What: Heavyweight World Championship title fight between Wladimir Klitschko (Ukraine) and Alex Leapai (Australia)
When: Sunday April 27 from 6:00am AEST when undercard starts
Where: Oberhausen, Germany
How to Watch: Klitschko v Leapai is a pay-per-view broadcast though Foxtel/Optus Main Event. Price: $49.95 AUD
It's the first time in 106 years an Australian – albeit a Samoan-born one - has lined up for a shot at the World Heavyweight title. But Leapai will have to do it the hard way against Klitschko, who has the edge over his opponent in age, weight, reach and experience. It's no surprise then, that Leapai has been likened to Sylvester Stallone's famous Rocky Balboa character, for as far as underdogs go in 2014, there's none greater than the Lionheart from Logan.
In years gone by the Heavyweight World Title would be the biggest show in town, but times have changed and the build-up to this encounter had been somewhat muted. That was until Tuesday's press conference, when Shannon Briggs stormed in to the room at the Dusseldorff Intercontinental Hotel, demanding to know why Klitschko wasn't fighting him.
"Klitschko, why you fighting this bum and not me," Briggs yelled. "You ain't a real champion, you're a fabricated champion. Why you so scared of me?"
Klitschko and Leapai were momentarily brought together by the scene and as Briggs tore off his shirt, Leapai went to fight him there and then. "You and me now bro – let's get it on," declared Leapai as security removed 42-year-old Briggs from the room.
The Bigger Picture - Klitschko
The fight is occurring against the backdrop of the biggest political crisis to hit Klitschko's native Ukraine since the dissolution of the Soviet Union in 1991. And, Klitschko is right at the centre of the storm, as older brother Vitali could become Ukraine's next president at elections to be held on May 25.

■ ■ ■ ■ ■ ■ ■

- _TASKS TO COMPLETE_:
A - In the fight preview, at which hotel did Shannon Briggs interrupt Tuesday's press conference?
B - According to the fight preview, in which areas does Klitschko have the edge over Leapai? List every one.

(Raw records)

■ ■ ■ ■ ■ ■ ■

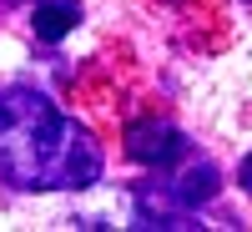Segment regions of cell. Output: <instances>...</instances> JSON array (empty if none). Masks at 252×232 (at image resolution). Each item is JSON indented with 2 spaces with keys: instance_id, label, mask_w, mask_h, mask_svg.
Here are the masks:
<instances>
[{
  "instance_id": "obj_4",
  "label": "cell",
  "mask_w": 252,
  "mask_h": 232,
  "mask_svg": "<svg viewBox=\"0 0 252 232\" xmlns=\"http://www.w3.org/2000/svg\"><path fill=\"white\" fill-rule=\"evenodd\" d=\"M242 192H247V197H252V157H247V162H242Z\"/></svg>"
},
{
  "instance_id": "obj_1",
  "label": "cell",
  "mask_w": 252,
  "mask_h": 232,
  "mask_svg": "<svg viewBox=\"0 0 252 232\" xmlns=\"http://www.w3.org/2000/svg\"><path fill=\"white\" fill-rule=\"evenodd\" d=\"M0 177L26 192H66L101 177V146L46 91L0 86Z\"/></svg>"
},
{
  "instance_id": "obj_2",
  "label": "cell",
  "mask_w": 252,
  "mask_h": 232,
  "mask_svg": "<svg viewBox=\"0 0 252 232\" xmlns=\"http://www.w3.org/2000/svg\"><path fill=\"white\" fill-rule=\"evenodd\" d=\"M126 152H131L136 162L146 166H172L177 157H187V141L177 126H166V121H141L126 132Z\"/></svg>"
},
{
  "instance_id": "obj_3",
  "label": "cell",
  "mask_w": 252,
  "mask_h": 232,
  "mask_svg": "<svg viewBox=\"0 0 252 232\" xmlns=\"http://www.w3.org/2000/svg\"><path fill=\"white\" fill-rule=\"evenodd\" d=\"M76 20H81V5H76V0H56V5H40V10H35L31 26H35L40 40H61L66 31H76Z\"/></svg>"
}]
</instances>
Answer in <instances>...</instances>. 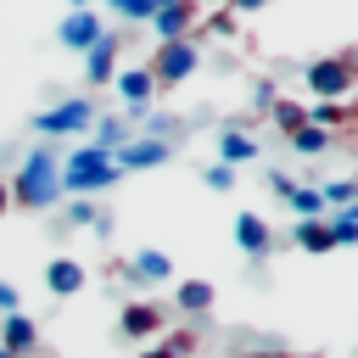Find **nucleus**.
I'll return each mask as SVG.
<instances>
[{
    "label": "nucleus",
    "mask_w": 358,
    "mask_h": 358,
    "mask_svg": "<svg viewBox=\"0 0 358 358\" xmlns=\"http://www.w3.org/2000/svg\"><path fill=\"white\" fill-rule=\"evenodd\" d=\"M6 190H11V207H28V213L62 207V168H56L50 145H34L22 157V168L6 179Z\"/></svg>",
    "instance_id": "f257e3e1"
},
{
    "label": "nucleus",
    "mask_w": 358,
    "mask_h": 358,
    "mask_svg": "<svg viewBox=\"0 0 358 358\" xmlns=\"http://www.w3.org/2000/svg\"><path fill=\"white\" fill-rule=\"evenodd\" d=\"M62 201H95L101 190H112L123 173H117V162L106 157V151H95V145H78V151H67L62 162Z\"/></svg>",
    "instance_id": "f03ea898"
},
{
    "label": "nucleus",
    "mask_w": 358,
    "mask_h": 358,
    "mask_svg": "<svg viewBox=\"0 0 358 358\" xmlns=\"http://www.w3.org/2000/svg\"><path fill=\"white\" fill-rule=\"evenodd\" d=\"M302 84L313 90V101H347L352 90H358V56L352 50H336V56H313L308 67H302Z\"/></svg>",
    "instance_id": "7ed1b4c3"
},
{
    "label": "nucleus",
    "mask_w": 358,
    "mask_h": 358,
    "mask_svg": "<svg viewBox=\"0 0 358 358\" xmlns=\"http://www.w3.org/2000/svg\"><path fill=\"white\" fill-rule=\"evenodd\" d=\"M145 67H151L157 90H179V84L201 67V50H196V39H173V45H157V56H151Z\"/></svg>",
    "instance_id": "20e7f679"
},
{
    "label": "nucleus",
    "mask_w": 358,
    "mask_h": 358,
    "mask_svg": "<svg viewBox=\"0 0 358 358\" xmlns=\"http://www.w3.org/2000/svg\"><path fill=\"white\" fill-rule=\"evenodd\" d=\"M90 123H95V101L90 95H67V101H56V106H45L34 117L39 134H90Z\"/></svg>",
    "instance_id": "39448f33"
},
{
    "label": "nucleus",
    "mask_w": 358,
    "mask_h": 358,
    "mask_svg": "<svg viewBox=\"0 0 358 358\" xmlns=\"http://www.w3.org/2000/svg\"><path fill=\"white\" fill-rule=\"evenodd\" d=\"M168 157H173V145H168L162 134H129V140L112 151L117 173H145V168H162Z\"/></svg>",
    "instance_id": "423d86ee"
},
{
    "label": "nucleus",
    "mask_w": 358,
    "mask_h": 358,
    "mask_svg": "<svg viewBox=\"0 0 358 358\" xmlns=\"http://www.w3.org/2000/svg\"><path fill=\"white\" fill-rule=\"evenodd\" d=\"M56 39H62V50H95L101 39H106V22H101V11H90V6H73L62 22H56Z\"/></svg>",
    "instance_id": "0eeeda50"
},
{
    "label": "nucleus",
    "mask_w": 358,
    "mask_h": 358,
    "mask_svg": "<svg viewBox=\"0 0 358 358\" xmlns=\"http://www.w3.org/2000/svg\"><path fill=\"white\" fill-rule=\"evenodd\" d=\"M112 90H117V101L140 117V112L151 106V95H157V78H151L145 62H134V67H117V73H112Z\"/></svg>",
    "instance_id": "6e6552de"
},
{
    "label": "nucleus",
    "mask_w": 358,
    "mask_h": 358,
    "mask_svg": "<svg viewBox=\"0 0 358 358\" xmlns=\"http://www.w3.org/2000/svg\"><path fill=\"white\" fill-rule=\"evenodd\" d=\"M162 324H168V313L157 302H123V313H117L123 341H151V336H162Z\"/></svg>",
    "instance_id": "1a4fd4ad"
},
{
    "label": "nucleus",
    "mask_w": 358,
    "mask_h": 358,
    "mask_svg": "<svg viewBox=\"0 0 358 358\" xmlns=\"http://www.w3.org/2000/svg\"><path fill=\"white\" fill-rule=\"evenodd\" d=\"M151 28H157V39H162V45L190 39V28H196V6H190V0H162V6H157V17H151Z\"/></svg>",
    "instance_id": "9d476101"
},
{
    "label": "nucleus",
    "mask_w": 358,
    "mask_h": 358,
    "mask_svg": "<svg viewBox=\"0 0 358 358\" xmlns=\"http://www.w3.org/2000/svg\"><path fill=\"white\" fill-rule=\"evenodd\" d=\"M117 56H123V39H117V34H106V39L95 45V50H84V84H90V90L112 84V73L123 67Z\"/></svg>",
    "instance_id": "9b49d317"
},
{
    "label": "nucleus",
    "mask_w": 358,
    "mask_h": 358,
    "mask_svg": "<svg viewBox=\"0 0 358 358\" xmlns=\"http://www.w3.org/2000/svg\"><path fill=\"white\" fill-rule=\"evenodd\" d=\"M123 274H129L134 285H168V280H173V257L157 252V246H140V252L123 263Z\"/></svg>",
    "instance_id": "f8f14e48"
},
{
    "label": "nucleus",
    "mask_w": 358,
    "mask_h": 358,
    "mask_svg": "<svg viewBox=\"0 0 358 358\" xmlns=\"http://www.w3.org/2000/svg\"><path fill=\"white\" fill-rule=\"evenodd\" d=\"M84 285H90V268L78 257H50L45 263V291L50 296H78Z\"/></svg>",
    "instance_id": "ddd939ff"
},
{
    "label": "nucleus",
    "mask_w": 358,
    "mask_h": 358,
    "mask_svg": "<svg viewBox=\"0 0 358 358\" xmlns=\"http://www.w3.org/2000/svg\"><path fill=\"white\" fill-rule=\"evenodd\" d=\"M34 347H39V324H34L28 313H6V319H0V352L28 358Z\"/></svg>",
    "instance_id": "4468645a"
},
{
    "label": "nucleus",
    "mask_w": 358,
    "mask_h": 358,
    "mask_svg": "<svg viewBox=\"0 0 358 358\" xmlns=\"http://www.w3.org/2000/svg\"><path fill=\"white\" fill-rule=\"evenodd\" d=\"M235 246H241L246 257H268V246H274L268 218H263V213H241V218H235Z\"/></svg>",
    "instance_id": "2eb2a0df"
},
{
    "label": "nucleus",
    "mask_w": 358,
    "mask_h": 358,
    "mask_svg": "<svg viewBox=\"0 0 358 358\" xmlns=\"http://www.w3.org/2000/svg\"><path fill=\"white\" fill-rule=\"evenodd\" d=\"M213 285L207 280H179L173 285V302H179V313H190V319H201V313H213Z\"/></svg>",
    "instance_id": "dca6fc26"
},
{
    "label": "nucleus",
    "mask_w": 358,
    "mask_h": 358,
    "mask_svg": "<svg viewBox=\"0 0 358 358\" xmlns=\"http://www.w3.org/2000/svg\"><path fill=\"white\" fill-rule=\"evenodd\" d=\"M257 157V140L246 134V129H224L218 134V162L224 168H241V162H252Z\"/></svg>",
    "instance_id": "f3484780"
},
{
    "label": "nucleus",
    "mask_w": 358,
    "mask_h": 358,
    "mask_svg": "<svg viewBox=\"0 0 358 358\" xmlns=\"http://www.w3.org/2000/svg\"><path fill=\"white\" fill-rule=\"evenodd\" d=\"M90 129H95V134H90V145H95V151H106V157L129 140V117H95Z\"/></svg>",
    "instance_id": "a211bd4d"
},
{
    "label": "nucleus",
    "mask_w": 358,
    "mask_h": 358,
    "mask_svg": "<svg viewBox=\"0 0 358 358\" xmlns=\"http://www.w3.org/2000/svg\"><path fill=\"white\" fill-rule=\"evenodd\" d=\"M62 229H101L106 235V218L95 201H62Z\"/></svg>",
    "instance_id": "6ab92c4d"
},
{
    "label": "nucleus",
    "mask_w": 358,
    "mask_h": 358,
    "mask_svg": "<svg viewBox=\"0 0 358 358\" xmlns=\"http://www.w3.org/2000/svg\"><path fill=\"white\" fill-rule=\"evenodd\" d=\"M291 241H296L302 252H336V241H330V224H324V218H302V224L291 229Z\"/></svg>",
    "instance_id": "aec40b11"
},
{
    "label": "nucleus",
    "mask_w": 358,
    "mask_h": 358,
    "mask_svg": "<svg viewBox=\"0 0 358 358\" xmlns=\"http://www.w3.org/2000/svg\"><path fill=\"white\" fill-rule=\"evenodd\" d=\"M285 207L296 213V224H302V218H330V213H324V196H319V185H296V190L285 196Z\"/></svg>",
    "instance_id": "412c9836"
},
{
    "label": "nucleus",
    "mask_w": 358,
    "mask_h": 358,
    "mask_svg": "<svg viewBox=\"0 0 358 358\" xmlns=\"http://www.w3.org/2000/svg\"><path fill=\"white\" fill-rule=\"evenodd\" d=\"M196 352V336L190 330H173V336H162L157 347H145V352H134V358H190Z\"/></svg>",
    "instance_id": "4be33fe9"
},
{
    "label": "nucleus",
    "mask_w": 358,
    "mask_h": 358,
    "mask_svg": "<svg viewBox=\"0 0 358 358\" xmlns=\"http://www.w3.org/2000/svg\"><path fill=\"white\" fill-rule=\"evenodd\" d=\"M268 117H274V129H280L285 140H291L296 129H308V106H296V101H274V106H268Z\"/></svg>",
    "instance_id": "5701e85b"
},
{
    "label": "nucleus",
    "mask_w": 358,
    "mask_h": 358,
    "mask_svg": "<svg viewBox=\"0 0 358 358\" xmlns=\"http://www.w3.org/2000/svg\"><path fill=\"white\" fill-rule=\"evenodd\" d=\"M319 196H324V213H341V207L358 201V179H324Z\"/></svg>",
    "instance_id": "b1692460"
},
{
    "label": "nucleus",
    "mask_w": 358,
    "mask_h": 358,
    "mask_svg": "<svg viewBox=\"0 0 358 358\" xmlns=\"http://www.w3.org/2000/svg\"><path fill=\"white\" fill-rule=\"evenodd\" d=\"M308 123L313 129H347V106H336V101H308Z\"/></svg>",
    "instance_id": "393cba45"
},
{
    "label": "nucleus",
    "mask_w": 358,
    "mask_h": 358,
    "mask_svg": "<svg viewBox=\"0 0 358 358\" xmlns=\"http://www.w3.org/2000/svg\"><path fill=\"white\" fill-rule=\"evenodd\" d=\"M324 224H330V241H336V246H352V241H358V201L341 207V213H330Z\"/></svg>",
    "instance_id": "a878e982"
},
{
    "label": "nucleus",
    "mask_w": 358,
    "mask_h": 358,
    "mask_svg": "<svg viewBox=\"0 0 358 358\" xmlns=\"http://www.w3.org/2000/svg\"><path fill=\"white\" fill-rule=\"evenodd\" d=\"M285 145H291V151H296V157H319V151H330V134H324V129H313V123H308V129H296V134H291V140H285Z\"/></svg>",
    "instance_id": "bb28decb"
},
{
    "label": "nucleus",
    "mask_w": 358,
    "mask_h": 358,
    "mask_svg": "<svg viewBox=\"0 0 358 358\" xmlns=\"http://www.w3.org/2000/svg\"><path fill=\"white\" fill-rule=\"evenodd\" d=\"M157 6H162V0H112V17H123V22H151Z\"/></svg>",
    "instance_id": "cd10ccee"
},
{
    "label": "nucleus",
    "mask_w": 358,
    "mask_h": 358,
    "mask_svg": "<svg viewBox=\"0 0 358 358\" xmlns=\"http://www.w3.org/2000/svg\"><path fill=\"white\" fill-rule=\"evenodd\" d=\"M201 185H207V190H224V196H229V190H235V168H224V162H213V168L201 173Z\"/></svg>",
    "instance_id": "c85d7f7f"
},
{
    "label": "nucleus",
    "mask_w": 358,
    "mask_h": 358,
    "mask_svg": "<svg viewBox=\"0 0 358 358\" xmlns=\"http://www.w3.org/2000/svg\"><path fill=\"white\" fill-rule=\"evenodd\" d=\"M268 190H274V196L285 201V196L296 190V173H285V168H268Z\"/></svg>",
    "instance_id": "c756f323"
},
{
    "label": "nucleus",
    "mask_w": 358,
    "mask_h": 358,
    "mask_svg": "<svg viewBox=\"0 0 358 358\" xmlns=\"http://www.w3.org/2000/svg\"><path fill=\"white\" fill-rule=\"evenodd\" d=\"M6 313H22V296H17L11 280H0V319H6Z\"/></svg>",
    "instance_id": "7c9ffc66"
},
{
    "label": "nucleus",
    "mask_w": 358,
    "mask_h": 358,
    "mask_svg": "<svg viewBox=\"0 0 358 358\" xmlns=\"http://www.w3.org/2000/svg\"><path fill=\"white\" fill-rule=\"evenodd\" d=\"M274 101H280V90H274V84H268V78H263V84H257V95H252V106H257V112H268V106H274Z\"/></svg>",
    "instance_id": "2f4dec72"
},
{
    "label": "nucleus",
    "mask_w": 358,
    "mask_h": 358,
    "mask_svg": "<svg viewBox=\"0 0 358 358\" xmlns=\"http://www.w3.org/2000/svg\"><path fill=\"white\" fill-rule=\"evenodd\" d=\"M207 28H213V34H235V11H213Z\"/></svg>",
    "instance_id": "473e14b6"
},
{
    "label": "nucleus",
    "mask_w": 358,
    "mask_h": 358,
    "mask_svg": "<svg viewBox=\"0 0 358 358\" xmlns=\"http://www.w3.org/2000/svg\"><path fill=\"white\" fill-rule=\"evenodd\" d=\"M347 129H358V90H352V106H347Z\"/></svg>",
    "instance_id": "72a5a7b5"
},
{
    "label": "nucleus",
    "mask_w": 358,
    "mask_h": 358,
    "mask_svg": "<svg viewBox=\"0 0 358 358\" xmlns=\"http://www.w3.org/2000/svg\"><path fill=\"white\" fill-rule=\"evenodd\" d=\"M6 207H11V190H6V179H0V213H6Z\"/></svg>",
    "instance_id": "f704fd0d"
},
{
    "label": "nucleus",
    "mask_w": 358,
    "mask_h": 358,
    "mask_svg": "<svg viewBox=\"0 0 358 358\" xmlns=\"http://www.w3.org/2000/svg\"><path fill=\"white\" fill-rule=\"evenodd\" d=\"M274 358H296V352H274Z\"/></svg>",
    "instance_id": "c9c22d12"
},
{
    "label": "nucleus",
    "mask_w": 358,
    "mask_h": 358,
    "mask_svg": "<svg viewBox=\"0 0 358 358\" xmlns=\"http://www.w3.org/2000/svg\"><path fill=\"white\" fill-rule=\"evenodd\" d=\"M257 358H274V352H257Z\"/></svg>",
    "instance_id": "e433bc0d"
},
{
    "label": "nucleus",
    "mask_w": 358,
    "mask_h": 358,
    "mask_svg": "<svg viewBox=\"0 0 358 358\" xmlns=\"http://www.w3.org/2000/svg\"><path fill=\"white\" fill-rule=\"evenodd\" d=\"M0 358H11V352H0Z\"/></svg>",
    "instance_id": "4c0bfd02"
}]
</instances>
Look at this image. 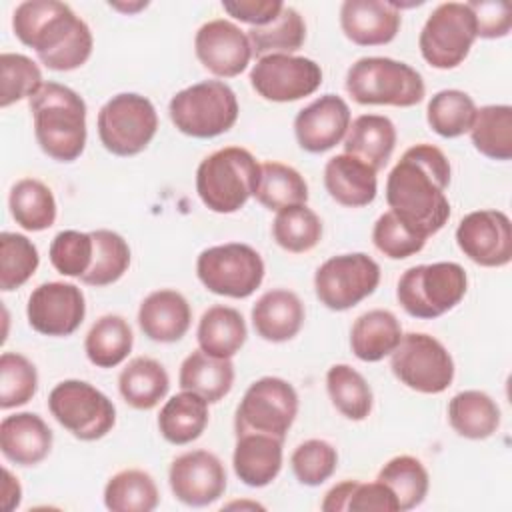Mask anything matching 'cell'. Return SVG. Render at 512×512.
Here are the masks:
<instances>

■ ■ ■ ■ ■ ■ ■

- _THE SOLUTIONS_:
A - The Dusseldorff Intercontinental Hotel.

B - Age, weight, reach, experience